### WHAT YOU ARE ASKED TO DO
Pull every line from the items below that contains the word "riverbank" and copy it.

### STORED ROWS
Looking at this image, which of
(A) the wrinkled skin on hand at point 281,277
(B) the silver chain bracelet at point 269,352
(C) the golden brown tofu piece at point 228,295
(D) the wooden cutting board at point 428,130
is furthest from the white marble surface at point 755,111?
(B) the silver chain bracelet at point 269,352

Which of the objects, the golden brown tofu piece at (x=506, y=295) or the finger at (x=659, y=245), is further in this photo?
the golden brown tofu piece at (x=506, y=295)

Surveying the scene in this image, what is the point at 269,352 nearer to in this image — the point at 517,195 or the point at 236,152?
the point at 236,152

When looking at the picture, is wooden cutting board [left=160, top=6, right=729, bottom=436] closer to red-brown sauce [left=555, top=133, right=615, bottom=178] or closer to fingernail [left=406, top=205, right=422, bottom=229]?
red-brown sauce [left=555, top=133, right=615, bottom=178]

* * *

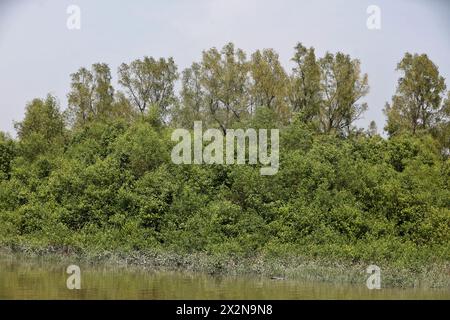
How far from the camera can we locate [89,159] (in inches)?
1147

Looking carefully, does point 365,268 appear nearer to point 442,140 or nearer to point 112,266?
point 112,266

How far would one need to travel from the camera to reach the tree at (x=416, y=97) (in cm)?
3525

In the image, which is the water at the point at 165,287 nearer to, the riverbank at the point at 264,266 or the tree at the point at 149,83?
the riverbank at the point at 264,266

---

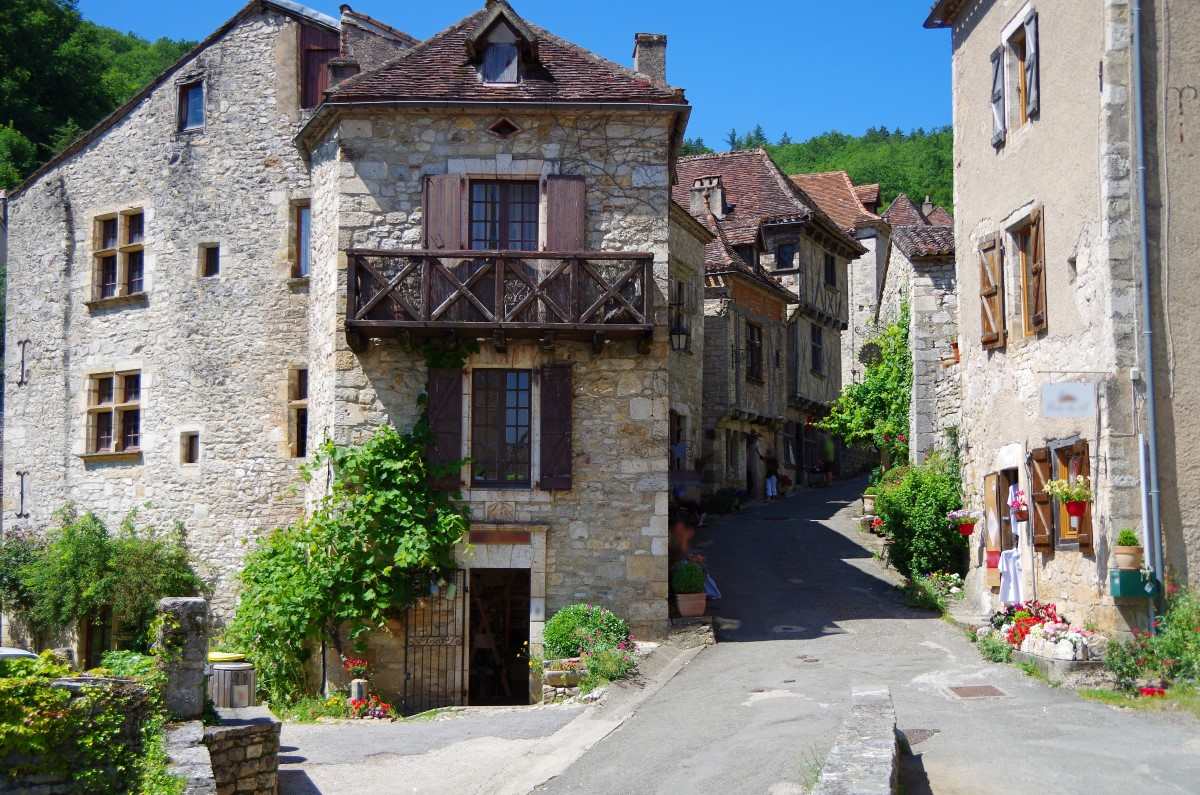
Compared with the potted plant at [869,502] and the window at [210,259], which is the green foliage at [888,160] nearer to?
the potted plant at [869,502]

### EXERCISE ANSWER
In the image, which is the water at the point at 165,287 nearer to, the riverbank at the point at 264,266 or the tree at the point at 149,83?
the riverbank at the point at 264,266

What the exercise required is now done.